§ INSTRUCTIONS TO FOLLOW: Which lines of the listing below contain the string "door", with case counting? Return each of those lines.

Rows of spatial question data
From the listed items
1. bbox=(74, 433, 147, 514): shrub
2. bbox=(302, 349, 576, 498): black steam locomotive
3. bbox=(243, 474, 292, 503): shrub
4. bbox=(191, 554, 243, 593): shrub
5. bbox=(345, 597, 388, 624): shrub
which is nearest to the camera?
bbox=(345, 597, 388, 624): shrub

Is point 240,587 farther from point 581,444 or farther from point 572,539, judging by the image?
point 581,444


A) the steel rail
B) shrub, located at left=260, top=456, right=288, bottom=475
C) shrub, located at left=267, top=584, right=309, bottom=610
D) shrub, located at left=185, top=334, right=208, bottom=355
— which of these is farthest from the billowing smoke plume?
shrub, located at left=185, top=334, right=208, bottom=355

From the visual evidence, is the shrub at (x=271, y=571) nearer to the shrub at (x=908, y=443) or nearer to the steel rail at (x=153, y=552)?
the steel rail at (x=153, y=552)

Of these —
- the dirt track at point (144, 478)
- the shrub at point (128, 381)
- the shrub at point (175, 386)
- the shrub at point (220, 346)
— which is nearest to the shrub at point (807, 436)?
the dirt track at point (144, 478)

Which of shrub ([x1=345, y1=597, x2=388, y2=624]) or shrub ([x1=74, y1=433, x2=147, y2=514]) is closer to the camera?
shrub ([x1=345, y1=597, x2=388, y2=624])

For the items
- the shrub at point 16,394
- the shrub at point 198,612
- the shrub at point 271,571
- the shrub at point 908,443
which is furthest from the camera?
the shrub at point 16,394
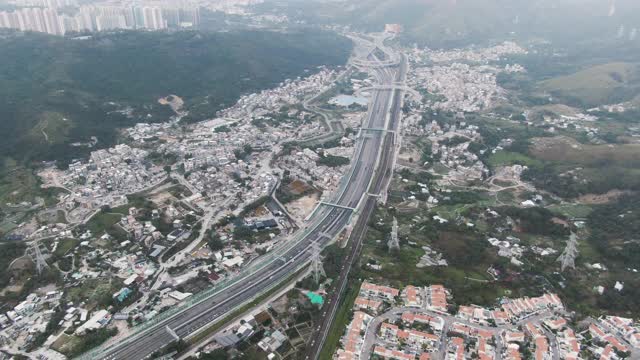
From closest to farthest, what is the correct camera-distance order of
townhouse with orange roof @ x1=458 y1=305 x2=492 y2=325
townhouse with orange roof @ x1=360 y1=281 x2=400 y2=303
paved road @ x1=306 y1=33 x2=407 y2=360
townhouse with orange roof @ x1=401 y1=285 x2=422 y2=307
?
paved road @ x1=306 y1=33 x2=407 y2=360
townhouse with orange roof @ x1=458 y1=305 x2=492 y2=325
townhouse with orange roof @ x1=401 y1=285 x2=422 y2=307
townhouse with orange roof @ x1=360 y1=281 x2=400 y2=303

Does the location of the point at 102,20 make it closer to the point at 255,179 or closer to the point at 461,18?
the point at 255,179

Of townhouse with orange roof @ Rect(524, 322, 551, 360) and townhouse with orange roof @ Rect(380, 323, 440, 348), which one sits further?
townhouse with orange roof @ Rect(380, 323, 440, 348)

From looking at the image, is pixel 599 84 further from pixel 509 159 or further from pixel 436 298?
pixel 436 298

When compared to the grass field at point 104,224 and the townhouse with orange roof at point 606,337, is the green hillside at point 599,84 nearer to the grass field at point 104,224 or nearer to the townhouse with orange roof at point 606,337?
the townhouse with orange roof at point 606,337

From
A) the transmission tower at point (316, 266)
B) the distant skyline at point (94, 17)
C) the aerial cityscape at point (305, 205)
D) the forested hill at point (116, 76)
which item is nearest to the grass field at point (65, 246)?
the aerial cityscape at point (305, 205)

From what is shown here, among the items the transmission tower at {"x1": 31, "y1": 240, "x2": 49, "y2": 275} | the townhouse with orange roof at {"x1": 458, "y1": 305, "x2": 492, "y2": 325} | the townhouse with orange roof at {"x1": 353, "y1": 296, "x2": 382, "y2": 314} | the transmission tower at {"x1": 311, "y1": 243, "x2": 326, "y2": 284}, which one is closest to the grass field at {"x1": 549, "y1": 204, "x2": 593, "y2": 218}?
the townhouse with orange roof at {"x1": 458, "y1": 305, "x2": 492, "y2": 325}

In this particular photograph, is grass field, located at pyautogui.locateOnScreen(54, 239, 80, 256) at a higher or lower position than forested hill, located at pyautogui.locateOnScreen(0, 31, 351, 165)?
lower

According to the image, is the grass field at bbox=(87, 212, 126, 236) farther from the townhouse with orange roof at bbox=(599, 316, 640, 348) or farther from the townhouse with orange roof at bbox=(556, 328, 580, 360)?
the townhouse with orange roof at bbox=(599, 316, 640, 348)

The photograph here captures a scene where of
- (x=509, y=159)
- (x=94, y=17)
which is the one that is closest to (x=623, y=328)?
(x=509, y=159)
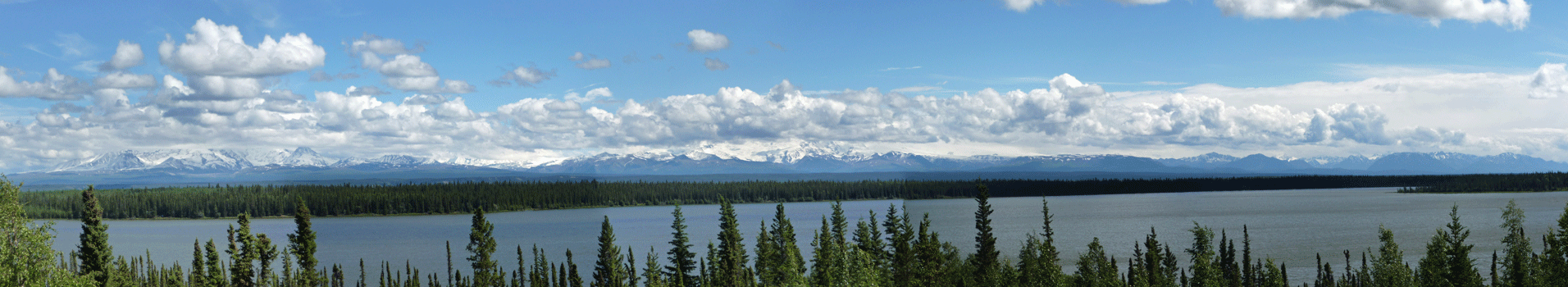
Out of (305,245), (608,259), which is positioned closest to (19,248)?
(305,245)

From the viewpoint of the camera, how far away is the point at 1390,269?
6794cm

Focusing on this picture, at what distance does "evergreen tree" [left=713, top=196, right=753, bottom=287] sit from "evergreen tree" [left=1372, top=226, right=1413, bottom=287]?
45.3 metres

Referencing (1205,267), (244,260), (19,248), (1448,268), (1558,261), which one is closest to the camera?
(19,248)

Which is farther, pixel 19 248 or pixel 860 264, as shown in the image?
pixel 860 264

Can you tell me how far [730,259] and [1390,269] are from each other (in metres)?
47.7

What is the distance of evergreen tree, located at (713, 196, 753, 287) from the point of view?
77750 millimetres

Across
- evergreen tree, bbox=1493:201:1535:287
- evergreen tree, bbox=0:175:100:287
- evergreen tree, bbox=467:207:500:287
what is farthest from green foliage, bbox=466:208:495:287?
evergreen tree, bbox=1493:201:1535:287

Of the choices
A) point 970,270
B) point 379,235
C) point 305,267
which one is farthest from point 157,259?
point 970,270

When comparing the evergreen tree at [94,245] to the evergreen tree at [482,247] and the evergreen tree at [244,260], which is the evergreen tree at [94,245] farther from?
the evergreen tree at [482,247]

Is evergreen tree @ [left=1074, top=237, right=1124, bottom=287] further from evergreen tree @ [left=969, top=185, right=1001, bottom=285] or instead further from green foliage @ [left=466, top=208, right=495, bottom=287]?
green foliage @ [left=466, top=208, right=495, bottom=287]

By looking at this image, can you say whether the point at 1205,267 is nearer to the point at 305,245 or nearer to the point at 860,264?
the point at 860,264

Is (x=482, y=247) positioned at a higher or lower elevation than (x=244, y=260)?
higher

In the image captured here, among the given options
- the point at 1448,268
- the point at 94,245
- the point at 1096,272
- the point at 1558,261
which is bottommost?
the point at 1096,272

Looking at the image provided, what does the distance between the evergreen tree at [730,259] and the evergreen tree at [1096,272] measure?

==

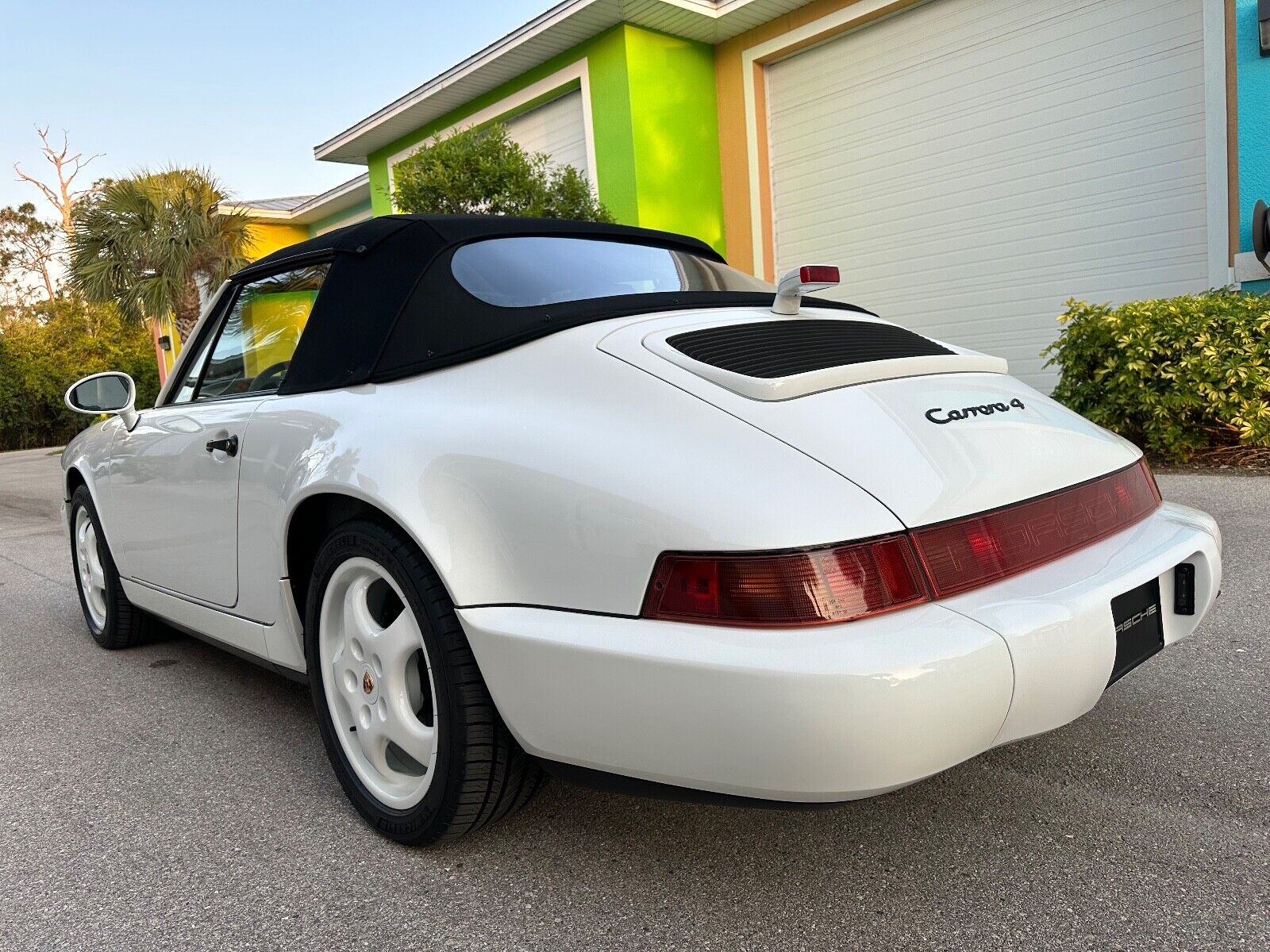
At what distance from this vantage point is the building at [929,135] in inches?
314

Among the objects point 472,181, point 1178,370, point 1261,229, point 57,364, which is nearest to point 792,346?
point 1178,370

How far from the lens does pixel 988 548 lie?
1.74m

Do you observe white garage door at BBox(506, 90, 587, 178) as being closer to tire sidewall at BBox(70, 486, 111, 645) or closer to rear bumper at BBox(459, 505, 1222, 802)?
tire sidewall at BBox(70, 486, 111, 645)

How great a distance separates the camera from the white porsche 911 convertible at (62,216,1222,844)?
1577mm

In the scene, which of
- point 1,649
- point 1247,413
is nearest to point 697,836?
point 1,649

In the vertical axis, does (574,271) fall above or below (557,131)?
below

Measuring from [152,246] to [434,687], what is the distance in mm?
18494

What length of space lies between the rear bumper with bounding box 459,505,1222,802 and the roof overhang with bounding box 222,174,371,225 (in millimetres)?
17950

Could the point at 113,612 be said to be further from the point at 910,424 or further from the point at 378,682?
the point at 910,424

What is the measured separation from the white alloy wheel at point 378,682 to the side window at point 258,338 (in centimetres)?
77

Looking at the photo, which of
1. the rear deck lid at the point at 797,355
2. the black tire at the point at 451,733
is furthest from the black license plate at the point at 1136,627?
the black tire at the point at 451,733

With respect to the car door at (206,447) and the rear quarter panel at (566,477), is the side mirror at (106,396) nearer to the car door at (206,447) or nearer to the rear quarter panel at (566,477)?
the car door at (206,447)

* * *

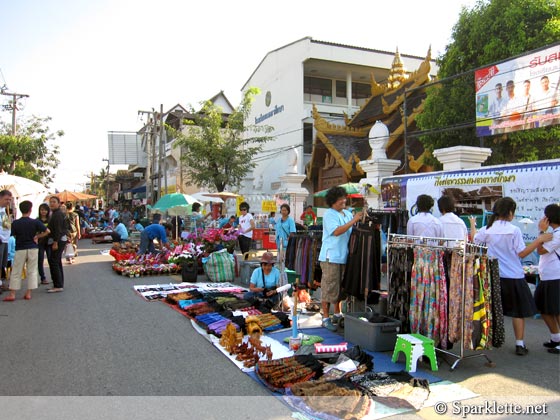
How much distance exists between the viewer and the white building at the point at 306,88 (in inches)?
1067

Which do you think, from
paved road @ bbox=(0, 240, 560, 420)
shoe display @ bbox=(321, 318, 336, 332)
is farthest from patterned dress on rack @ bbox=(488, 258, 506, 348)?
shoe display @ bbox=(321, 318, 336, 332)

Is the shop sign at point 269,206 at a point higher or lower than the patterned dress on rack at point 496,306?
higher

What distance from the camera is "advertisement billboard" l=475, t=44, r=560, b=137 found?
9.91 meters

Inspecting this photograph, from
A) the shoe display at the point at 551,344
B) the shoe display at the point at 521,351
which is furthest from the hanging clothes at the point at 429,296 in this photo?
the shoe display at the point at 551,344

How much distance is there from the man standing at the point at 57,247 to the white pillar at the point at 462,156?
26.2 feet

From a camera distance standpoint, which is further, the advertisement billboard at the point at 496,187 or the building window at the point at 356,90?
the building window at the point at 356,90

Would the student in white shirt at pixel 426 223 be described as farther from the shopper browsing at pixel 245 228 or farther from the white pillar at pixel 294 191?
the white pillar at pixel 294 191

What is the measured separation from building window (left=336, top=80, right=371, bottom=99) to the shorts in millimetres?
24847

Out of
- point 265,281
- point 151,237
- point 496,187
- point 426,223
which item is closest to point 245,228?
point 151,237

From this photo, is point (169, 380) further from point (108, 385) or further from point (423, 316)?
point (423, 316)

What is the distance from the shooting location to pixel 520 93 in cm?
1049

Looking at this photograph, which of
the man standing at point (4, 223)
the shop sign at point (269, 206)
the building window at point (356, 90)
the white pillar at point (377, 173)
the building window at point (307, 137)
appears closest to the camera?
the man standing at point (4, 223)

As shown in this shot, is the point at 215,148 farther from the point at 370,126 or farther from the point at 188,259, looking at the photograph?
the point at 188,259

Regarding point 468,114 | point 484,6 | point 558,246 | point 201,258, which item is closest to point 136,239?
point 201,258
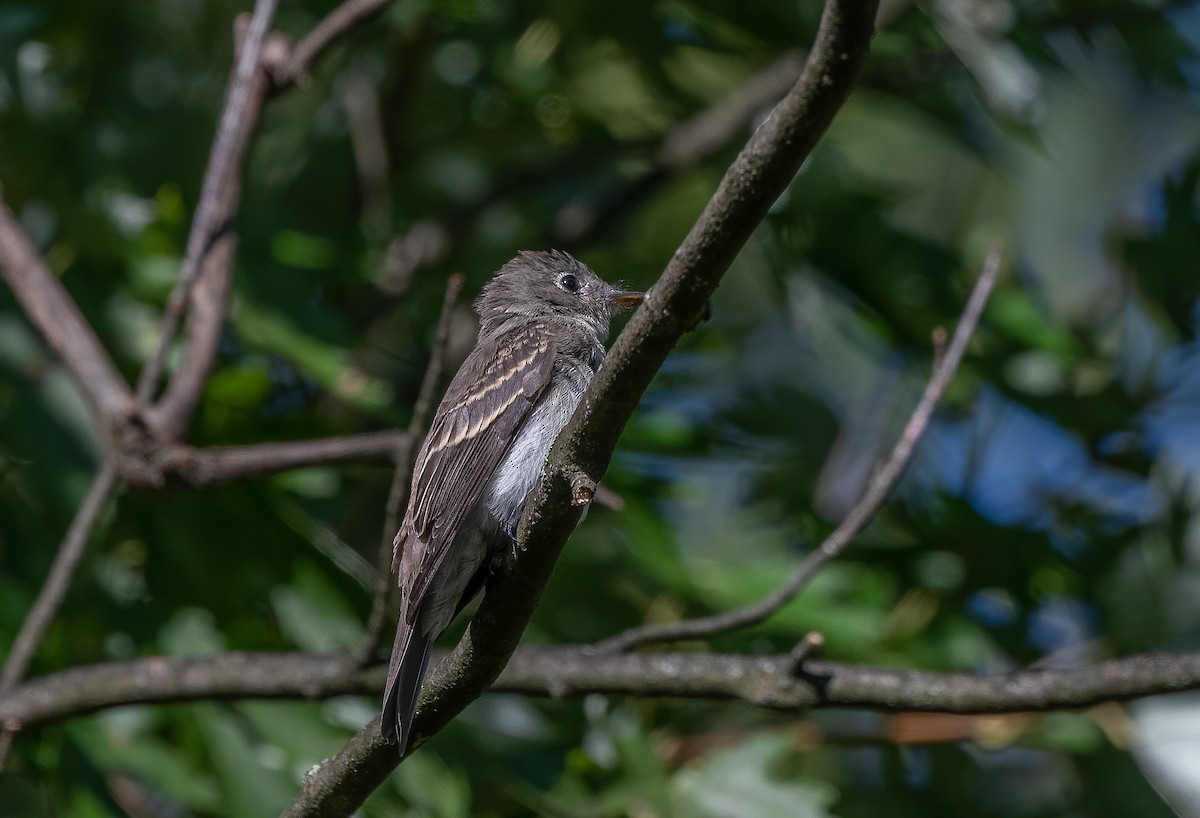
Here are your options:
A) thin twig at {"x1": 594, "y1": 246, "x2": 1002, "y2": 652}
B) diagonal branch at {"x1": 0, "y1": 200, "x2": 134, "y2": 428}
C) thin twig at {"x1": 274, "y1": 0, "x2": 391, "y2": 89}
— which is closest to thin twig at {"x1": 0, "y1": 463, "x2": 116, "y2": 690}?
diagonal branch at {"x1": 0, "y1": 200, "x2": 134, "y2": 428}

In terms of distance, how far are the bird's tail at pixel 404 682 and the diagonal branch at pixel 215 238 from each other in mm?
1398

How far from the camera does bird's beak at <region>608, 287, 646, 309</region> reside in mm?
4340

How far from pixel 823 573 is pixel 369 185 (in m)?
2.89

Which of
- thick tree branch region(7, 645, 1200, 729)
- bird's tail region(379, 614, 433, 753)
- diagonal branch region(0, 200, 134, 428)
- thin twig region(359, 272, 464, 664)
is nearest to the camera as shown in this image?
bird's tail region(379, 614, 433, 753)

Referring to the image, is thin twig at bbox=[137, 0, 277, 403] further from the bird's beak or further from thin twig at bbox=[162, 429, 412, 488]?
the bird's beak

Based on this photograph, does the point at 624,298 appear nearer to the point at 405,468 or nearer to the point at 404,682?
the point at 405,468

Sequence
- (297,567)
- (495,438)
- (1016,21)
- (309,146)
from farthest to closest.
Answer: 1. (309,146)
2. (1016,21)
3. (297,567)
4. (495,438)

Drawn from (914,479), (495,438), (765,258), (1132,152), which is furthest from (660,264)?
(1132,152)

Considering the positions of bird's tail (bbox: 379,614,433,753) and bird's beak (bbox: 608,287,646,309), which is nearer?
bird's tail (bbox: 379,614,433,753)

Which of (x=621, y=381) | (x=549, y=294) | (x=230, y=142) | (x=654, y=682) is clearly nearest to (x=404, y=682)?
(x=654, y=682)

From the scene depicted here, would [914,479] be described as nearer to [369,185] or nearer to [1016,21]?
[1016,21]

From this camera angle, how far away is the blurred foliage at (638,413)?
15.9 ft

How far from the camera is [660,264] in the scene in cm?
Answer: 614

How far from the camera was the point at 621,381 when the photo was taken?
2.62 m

§ EXERCISE OUTPUT:
Do you observe white garage door at BBox(506, 90, 587, 178) as being closer to tire sidewall at BBox(70, 486, 111, 645) or closer to rear bumper at BBox(459, 505, 1222, 802)?
With respect to the car door at (206,447) and the rear quarter panel at (566,477), is the side mirror at (106,396) nearer to the car door at (206,447) or nearer to the rear quarter panel at (566,477)?
the car door at (206,447)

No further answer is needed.